Gilbreath gives readers insight into her design process, striking a balance between functionality, comfort, and beauty. From using a client’s favorite color as a unifying thread throughout, to offering guidance on designing a forever home that can mature with the family over time, every space is influenced by her passion for gracious everyday living. Inviting readers into her family beach home, Ashley explores the impact of small architectural updates, and the use of thoughtful injection of color and pattern to achieve the perfect mix. Ashley’s signature design strategies are distinguishable in each home. She artfully mixes new and old pieces and utilizes favorite custom treatments to create a welcoming spirit grounded in tradition.

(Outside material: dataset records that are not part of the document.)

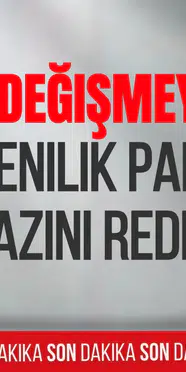 AYM'den YENİ Parti Kararı! İsim ve Rumuz İtirazı Reddedildi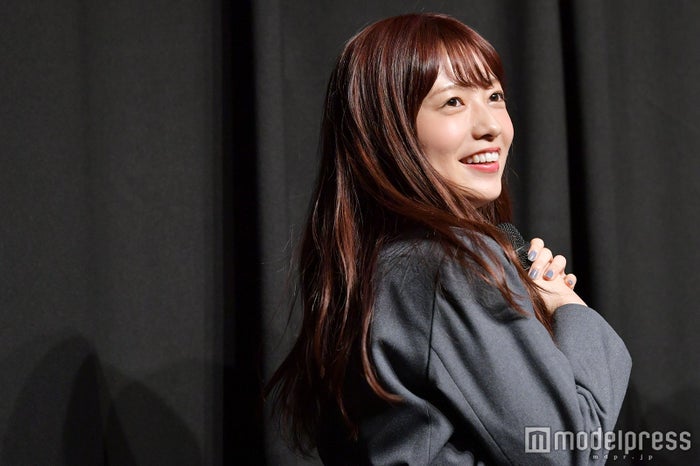 斉藤優里(C)モデルプレス
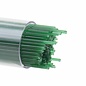 Bullseye glass 0145 - 1mm Stringers - jade green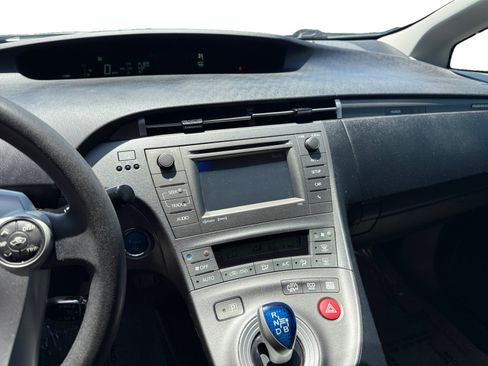 Used 2013 Toyota Prius Prime Plug-In Hybrid FWD image 12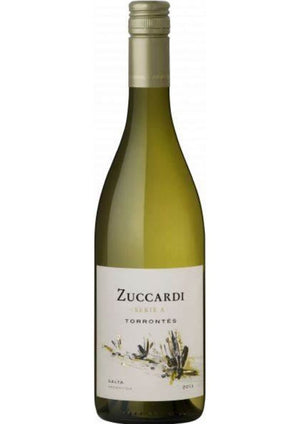 Vino Blanco Zuccardi Serie A Torrontés 750 mL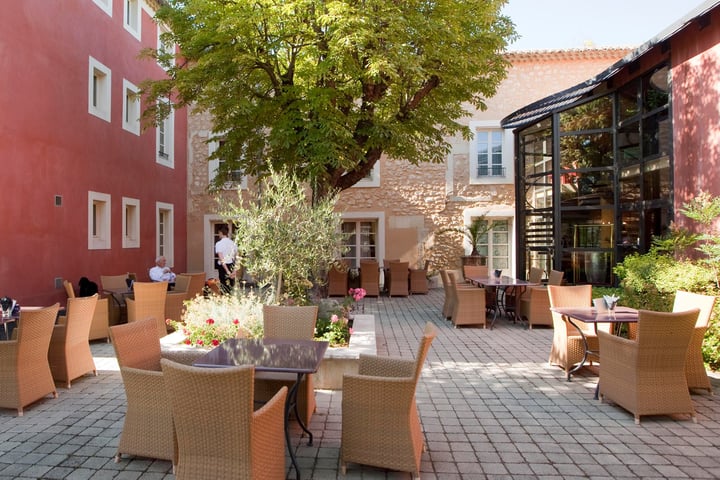 Restaurant Villa Augusta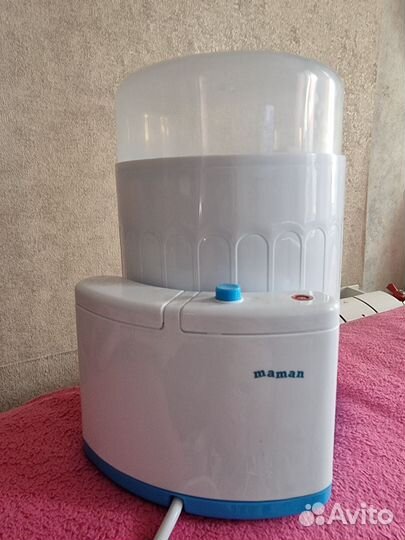 Стерилизатор для бутылочек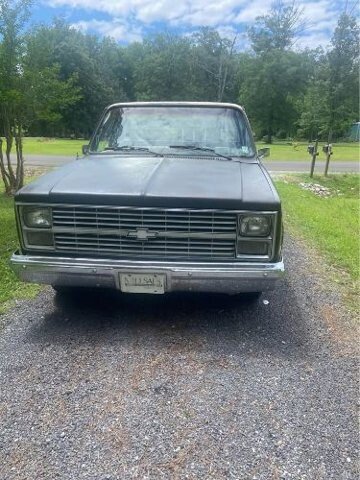 1988 Chevrolet Custom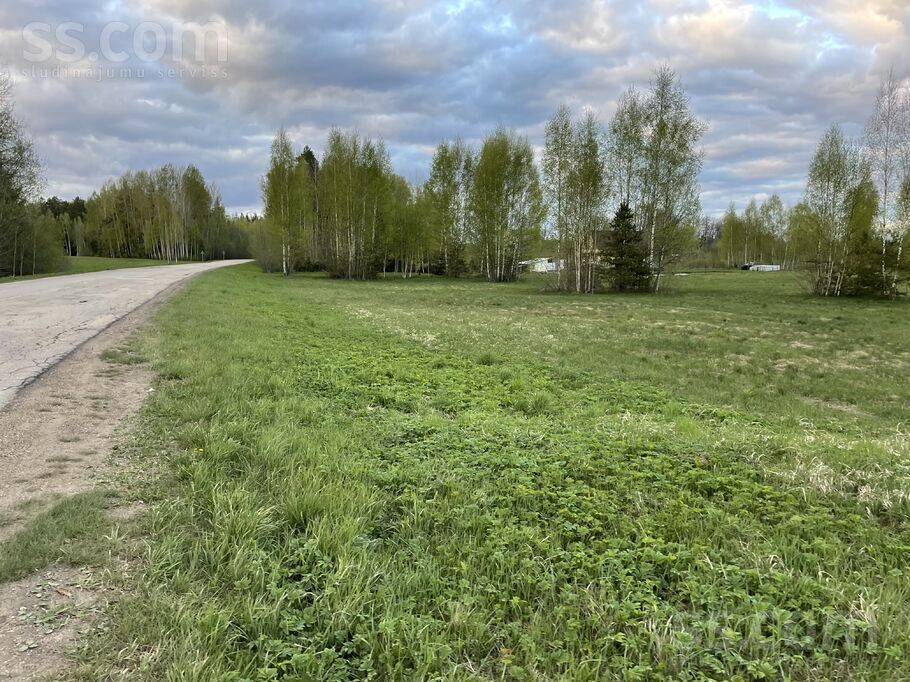 Garteces, Tīnūži, Ogre un raj., Ikšķiles l. t. — zeme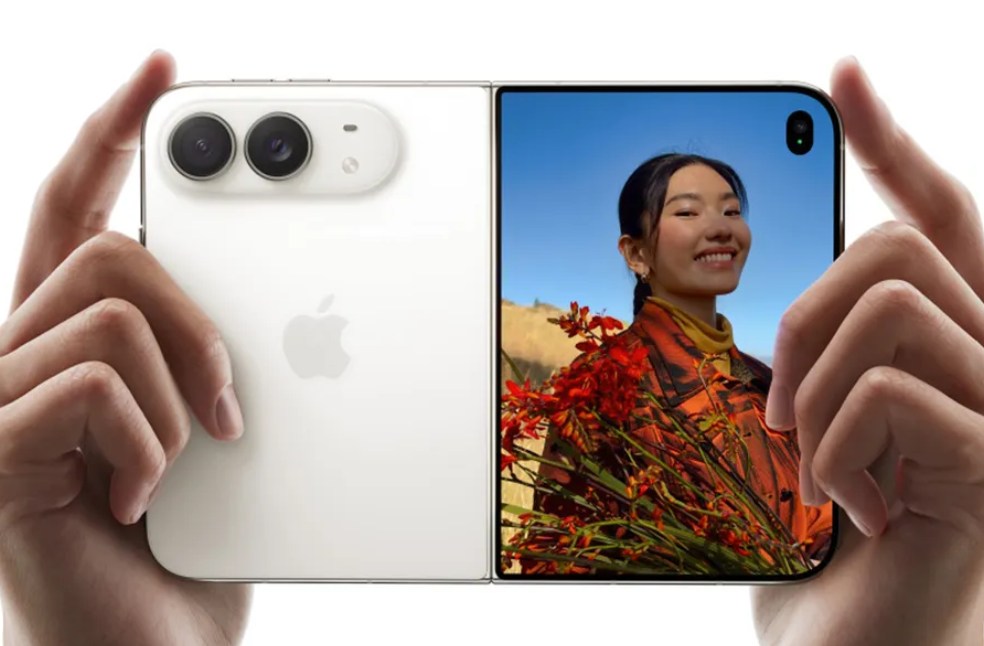 Apple's new iPhone Duo
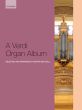 A Verdi Organ Album (arr. Martin Setchell)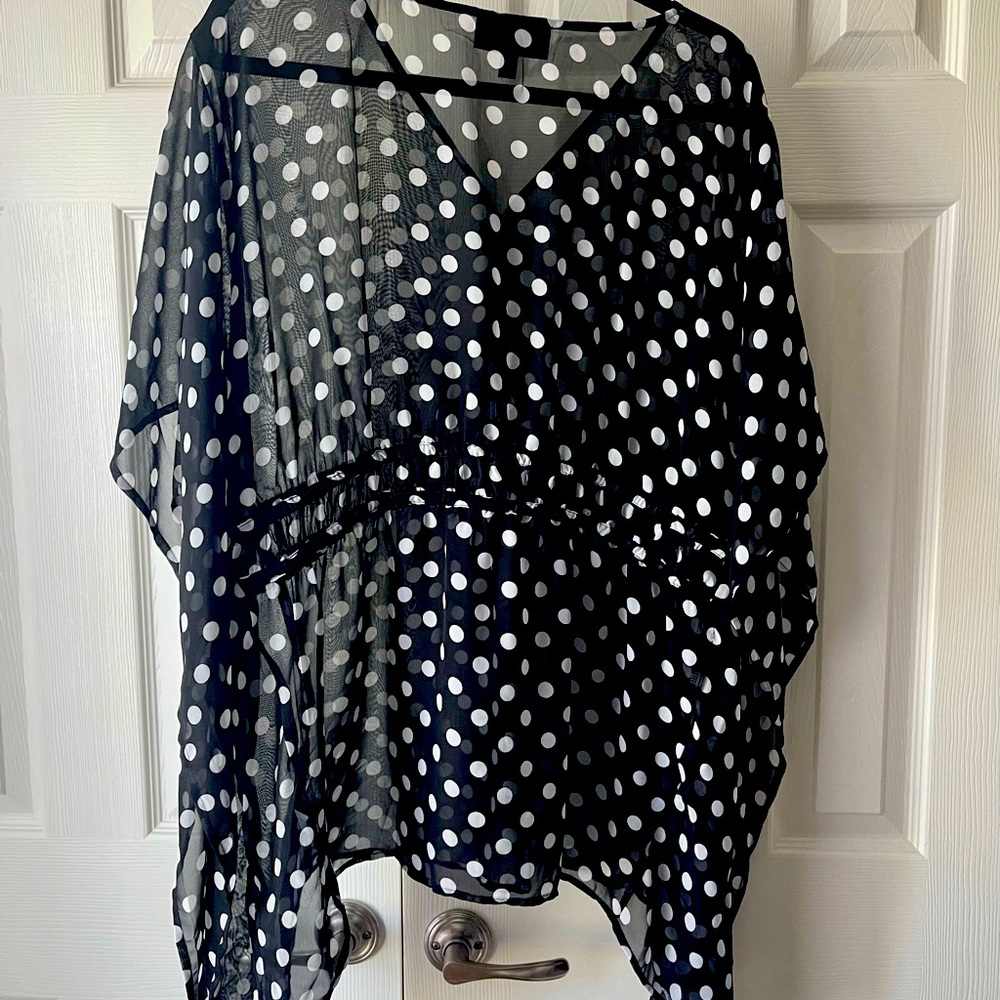Lane Bryant Blosue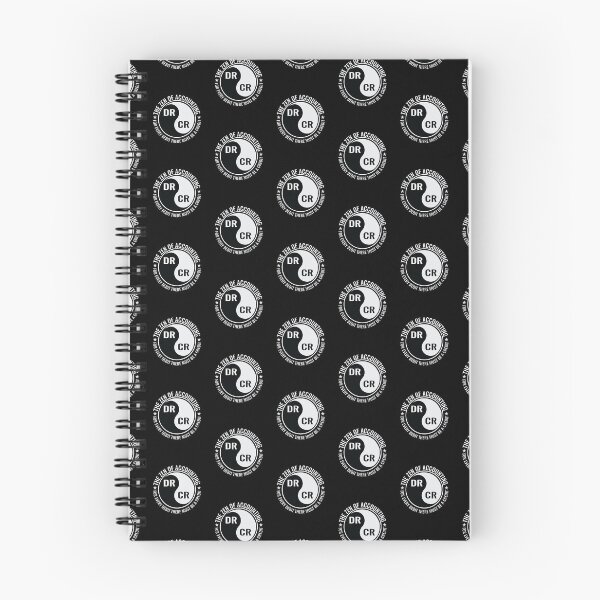 Aperçu de l'œuvre Zen de la comptabilité Comptable drôle CPA créée et vendue par The Junto Shop.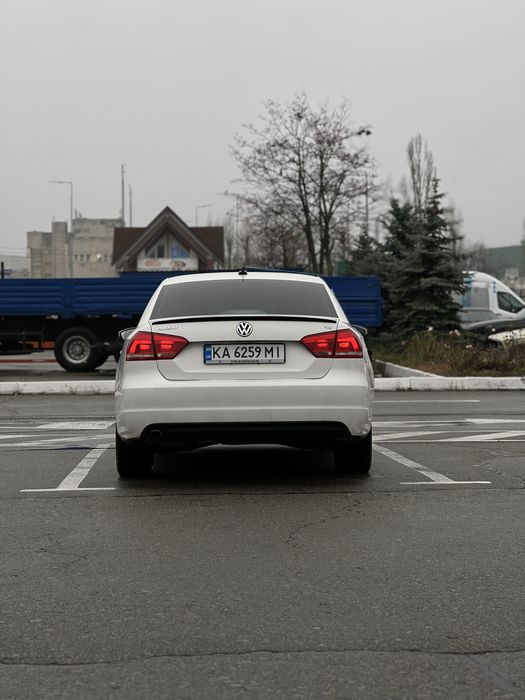 Volkswagen Passat B7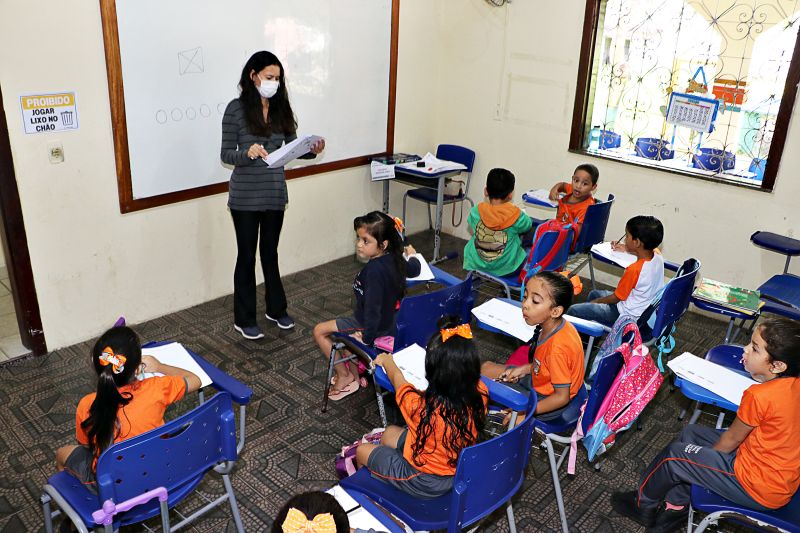 Avaliação diagnóstica Escola Martinho Dominiense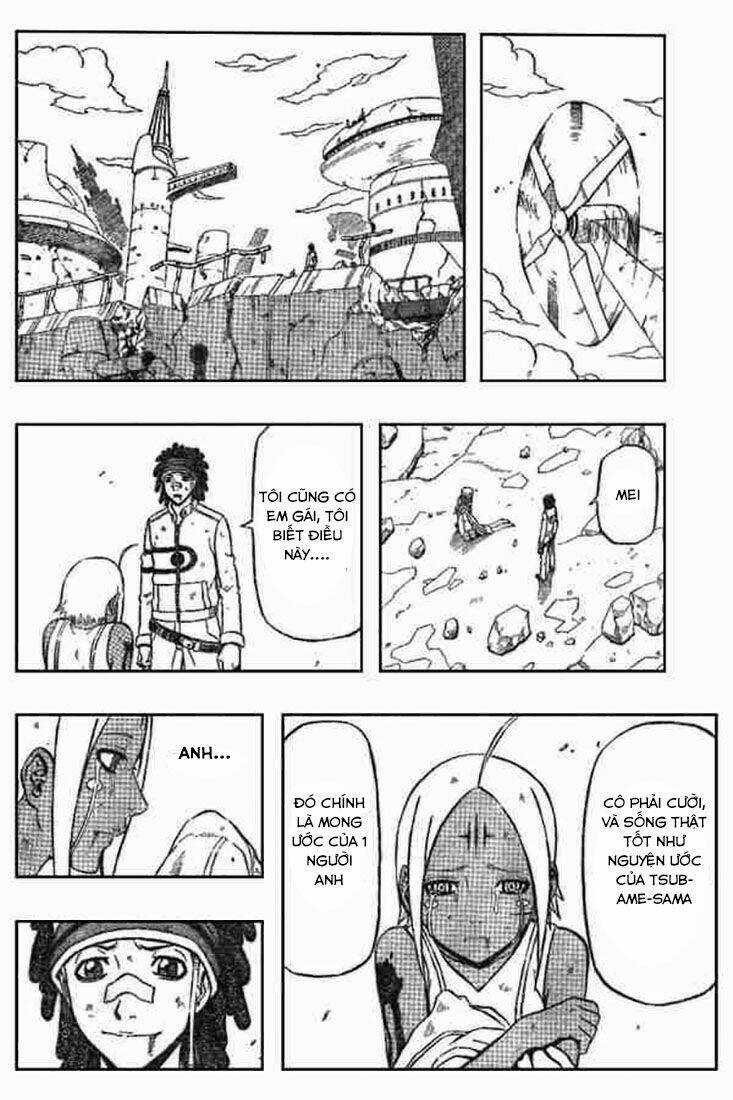 Cuộc Phiêu Lưu Của Quỷ Satan Chapter 60 trang 3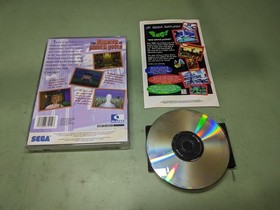 Mansion of Hidden Souls Sega Saturn Complete in Box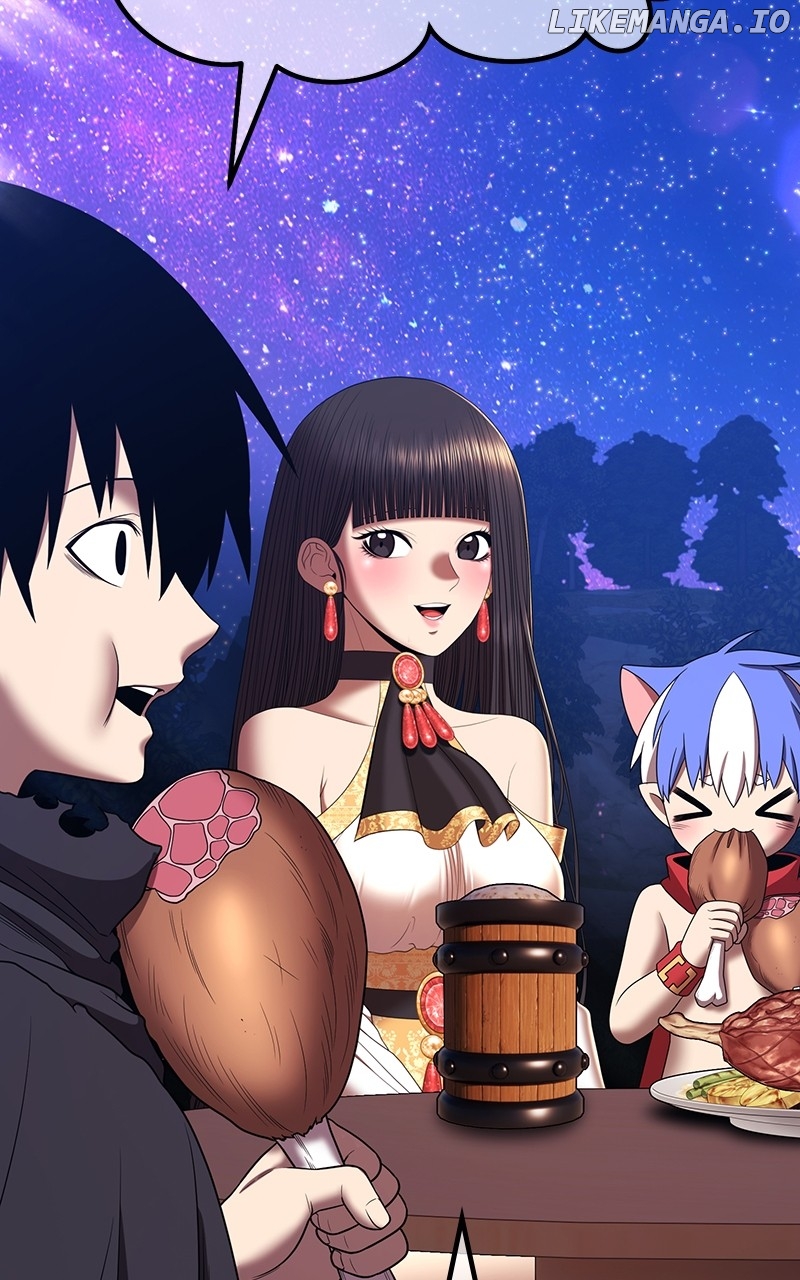 +99 Wooden stick Chapter 115 - page 249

Bringing family together is the reason Gilbreath designs. “Balancing form and function with memory and emotion, home is a place for people to embrace family and celebrate life’s joys,” she says. The Joy of Home gives readers insight and inspiration to create their own joyful home.
Home locations:
• Auburn, Alabama
• Lake Martin in Alabama
• Mobile, Alabama
• Watersound Beach, Florida
• Alpharetta, Georgia
• Columbus, Georgia
• Baton Rouge, Louisiana
• Murfreesboro, Tennessee
PUBLISHERS WEEKLY
Interior designer Gilbreath outlines her "genteel" approach to decorating in her stylish debut. She credits her mother for giving her an eye for "practicality and warmheartedness" and her father for "respect for tradition," and shows how these principles guide her designs. Balance, Gilbreath contends, is essential, and she details how she combined elegance and functionality in a dining room by pairing fabric that's stain and wear resistant on host chairs with leather side chairs that are tasteful while being durable enough to survive "spaghetti nights and chocolate-covered fingers." Preaching moderation when it comes to color ("A little can go a long way!"), she shows how she incorporated coral pink accents throughout a house (a rug in the kitchen, lamps in the dining room, and drapes near the backdoor) to "create cohesion while also injecting a bit of levity." Gilbreath emphasizes that she likes to draw on "clients' histories and memories" and reflect their personal styles in her work, but she offers disappointingly few details on how client tastes and background influenced the houses depicted. Still, the designs are handsome and restrained, and her breakdown of her thought process enlightens ("Visual separation of an open plan is key," she writes about using a dining table to split two sitting areas in a living room). It's an attractive volume, if one hobbled by some notable omissions.